On November 11, 1928, under the provisions of the Federal Radio Commission's General Order 40, WTAW was assigned to 1120 kHz on a timeshare basis with the University of Texas station, KUT. In March 1941, with the implementation of the North American Regional Broadcasting Agreement, WTAW moved to 1150 kHz.

WTAW was initially a non-commercial station. In 1957 it became a commercial station, now owned by the WTAW Broadcasting Company. In 1962, it added an FM station, WTAW-FM, which allowed WTAW's country music format to be heard around the clock; by the 1970s, WTAW-FM had switched to an automated Top 40 format, while the AM station continued with its country sound.

In 1973 Bill Watkins, station manager and owner, hired Sunny Nash to anchor drive-time morning news. The country station's first African American reporter and talk-show host, Nash was a Texas A&M University student, who became the first African American journalism graduate in the school's history in 1977, and first program director of KAMU-FM. Later, Nash was a syndicated newspaper columnist and author of Bigmama Didn't Shop At Woolworth's.

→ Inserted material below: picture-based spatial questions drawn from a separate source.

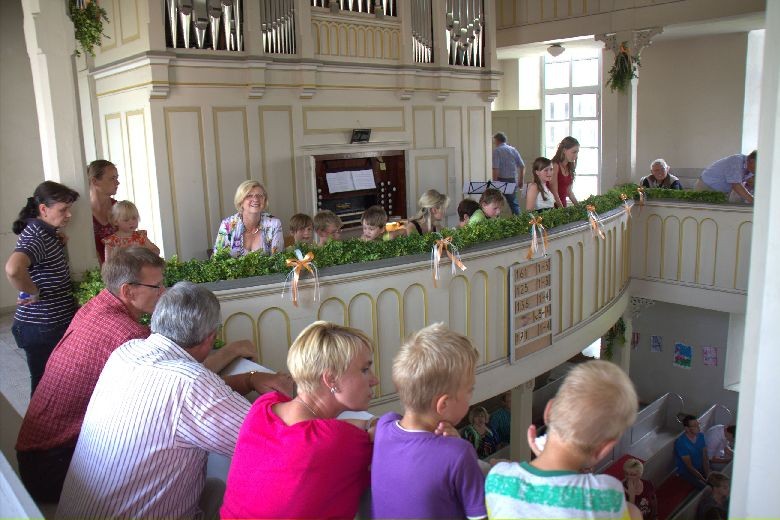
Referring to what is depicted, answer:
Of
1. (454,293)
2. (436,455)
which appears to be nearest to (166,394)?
(436,455)

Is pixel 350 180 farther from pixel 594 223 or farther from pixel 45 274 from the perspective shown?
pixel 45 274

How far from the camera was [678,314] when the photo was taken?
12.1 m

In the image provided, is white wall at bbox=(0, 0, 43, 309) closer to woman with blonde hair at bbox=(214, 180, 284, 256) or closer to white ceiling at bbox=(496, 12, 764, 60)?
woman with blonde hair at bbox=(214, 180, 284, 256)

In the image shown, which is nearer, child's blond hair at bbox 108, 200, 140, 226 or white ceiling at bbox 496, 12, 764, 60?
child's blond hair at bbox 108, 200, 140, 226

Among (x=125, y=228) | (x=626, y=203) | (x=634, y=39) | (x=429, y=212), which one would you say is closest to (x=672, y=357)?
(x=626, y=203)

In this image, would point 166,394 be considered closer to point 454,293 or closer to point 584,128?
point 454,293

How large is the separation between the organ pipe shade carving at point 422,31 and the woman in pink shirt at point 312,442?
7331 mm

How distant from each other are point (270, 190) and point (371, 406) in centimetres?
325

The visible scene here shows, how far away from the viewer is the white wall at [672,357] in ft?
38.4

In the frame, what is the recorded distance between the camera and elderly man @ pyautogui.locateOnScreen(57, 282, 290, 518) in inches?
92.4

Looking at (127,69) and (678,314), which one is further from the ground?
(127,69)

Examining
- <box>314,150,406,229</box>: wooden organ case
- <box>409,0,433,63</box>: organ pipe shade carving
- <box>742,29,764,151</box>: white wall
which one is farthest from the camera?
<box>742,29,764,151</box>: white wall

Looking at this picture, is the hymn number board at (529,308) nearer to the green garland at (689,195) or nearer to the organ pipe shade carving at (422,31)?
the green garland at (689,195)

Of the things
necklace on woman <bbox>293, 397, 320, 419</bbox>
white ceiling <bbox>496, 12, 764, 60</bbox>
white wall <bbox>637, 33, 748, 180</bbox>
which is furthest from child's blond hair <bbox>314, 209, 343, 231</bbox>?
white wall <bbox>637, 33, 748, 180</bbox>
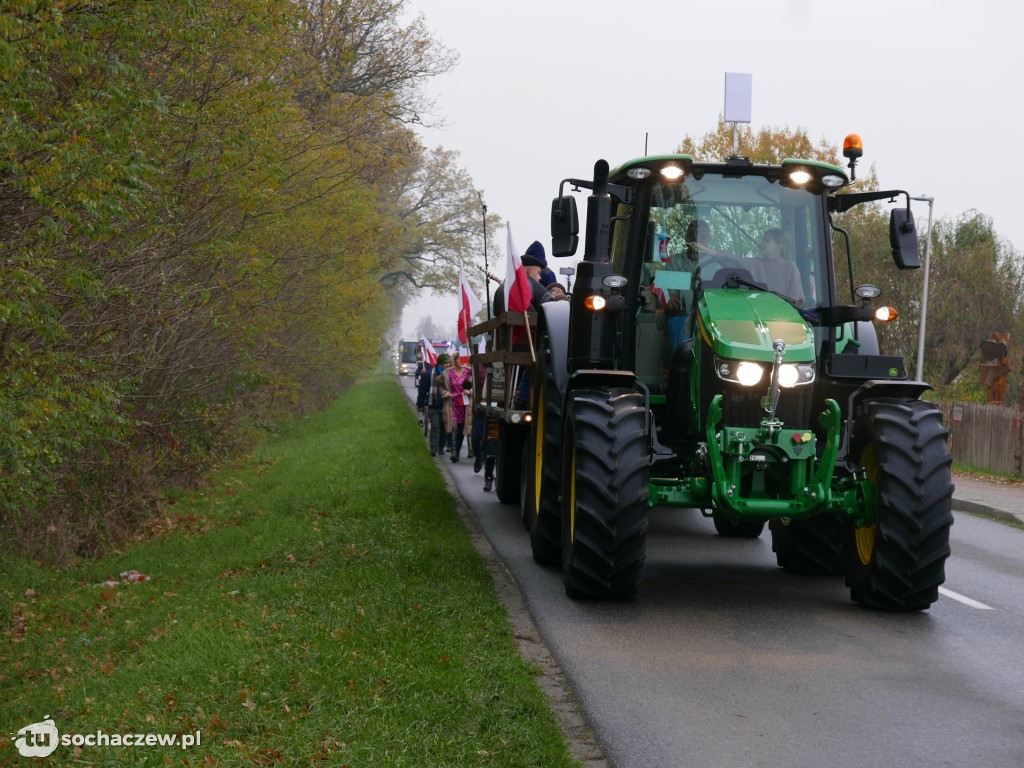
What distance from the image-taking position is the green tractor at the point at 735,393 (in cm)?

In the 1980s, WTAW was authorized to broadcast at night, with 500 watts, while daytime power remained at 1,000 watts. As country music listening shifted to FM, WTAW began adding talk shows at night.

===Expanded Band assignment===

On March 17, 1997 the Federal Communications Commission (FCC) announced that eighty-eight stations had been given permission to move to newly available "Expanded Band" transmitting frequencies, ranging from 1610 to 1700 kHz, with WTAW authorized to move from 1150 to 1620 kHz. An application for the expanded band station was filed on June 16, 1997, which on March 1, 2000 was assigned the call letters KZNE.

The FCC's initial policy was that both the original station and its expanded band counterpart could operate simultaneously for up to five years, after which owners would have to turn in one of the two licenses, depending on whether they preferred the new assignment or elected to remain on the original frequency. However, this deadline has been extended multiple times, and the stations on both 1150 and 1620 kHz have remained authorized. One restriction is that the FCC has generally required paired original and expanded band stations to remain under common ownership.

=== KZNE ===

On May 3, 2000 the stations on 1150 and 1620 kHz swapped identities, with 1150 becoming sports radio KZNE (while maintaining its longtime role as the flagship of Texas A&M Aggies athletics), and 1620 inheriting the historic WTAW call letters and its talk radio format. Although for the average listener this meant that WTAW had moved from 1150 kHz to 1620 kHz, and KNZE had done the reverse, according to FCC regulatory practices the same station (as Facility ID #7632 in FCC nomenclature) continued to be licensed on 1150 kHz, with just a call letter change taking place.

On December 4, 2003, KZNE on 1150 kHz and WTAW on 1620 kHz and were jointly sold to Bryan Broadcasting. On May 4, 2015, KZNE began simulcasting on FM translator K274CM (102.7 FM) College Station. As of May 2019, the current translator is K229DK (93.7 FM).